Hello Regork! We are a group of data scientists that are focusing on identifying certain traits in your Cosmetics department, and in-turn suggest your team ideas on how sales and revenue can be increased. We will help you narrow down to the product, identify your target customers and present you with strategies to better market your products to them.
We will use the complete datasets of the transactions and promotions, products and demographics, put together useful permutations and combinations of datasets and provide you with valuable analysis for your cosmetics department.
We will perform qualitative and quantitative data analysis and help you visualize product level data alongside demographics and promotions. We will also help you market your products using unique strategies which will help increase sales and profits. We will also help identify manufacturers to help them better handle demand and supply.
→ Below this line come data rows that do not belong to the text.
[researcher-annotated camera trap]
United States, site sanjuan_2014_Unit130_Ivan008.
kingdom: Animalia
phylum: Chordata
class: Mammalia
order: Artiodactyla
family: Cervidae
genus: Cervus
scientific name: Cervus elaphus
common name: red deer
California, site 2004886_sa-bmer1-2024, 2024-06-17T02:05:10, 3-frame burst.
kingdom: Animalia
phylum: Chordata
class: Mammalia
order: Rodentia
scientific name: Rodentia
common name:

Below are the packages required to be able to replicate/ customize this report.
install.packages("completejourney", repos="https://cran.r-project.org/")
## package 'completejourney' successfully unpacked and MD5 sums checked
##
## The downloaded binary packages are in
## C:\Users\K VAMSI KRISHNA\AppData\Local\Temp\RtmpqCd8wl\downloaded_packages
install.packages("DT", repos="https://cran.r-project.org/")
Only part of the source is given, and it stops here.